Aim of the task.
All lines containing the string "Fraction" must be copied from the entries.

Segment Start: Supplied information

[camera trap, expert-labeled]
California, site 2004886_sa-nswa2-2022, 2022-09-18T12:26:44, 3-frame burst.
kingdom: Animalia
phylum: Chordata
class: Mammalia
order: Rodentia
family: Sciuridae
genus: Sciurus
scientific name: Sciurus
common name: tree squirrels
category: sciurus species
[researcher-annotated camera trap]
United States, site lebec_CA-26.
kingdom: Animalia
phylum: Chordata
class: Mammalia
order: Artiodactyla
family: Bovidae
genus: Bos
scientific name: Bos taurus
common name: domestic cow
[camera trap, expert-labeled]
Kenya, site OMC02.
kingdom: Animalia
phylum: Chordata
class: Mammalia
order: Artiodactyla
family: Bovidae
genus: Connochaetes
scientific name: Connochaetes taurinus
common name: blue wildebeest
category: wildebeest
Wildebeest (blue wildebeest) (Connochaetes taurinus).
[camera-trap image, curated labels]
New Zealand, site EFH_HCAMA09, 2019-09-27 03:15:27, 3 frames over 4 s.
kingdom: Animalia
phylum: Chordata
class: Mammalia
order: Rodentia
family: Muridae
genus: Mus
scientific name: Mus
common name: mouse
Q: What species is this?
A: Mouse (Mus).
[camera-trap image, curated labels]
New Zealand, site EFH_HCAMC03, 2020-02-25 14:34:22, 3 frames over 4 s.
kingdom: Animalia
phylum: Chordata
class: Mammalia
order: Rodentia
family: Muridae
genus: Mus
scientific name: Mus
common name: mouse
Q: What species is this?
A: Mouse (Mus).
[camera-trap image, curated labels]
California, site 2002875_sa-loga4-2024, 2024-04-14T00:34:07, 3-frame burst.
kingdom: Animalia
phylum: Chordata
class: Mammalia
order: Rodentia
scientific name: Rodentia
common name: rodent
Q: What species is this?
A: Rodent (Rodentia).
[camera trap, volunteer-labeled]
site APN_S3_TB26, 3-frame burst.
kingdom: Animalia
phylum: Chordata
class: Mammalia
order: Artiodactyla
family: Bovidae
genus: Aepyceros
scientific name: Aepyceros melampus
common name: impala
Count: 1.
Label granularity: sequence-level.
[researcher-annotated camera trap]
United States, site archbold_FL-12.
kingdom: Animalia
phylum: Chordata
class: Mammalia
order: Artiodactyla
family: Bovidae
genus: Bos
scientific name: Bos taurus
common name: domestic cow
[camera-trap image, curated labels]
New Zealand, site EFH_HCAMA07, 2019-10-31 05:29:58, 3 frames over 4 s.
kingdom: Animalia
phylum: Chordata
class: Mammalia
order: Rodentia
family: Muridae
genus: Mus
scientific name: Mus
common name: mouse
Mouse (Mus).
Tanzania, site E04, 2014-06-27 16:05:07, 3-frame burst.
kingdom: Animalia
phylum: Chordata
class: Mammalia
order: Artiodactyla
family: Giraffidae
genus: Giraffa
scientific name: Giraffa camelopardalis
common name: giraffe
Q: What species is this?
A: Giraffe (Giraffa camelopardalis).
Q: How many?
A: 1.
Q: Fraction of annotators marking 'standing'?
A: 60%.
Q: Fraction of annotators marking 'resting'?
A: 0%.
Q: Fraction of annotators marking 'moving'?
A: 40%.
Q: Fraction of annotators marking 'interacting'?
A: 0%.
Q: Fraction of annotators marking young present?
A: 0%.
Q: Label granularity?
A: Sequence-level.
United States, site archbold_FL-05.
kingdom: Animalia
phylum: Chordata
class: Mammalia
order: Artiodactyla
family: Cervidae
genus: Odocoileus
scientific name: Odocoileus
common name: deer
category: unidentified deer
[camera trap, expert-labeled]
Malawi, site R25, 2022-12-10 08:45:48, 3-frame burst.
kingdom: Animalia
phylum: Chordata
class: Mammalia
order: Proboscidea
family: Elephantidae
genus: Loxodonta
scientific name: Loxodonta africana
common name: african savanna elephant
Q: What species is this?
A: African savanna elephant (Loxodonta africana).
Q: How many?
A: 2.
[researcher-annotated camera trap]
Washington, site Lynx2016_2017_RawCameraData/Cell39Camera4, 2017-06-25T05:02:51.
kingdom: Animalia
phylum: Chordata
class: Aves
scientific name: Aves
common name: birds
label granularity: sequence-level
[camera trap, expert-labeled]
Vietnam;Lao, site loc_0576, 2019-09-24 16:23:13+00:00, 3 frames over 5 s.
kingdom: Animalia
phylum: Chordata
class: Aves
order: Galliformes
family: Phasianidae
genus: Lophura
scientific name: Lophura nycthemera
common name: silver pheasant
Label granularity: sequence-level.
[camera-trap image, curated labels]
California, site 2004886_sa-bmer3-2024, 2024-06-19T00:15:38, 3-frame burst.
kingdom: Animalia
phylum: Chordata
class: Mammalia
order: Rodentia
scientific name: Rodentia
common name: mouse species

Segment End: Supplied information

Completed exercise.
Q: Fraction of annotators marking 'standing'?
Q: Fraction of annotators marking 'resting'?
Q: Fraction of annotators marking 'moving'?
Q: Fraction of annotators marking 'interacting'?
Q: Fraction of annotators marking young present?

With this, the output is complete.